◆ WHAT IS NEEDED: Leaving the pictures aside, repeat the entries exactly.

◆ LISTED ENTRIES:
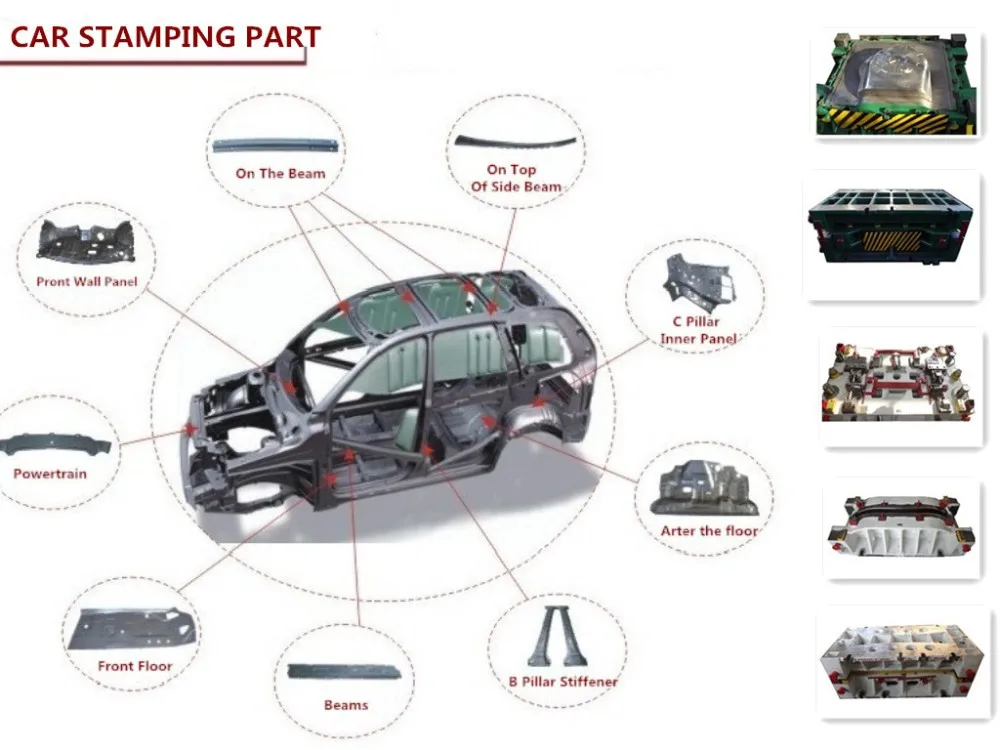 CAR STAMPING PART

On The Beam

On Top Of Side Beam

Pront Wall Panel

C Pillar Inner Panel

Powertrain

Arter the floor

Front Floor

Beams

B Pillar Stiffener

◆ EXERCISE ANSWER:
 CAR STAMPING PART

On The Beam

On Top Of Side Beam

Pront Wall Panel

C Pillar Inner Panel

Powertrain

Arter the floor

Front Floor

Beams

B Pillar Stiffener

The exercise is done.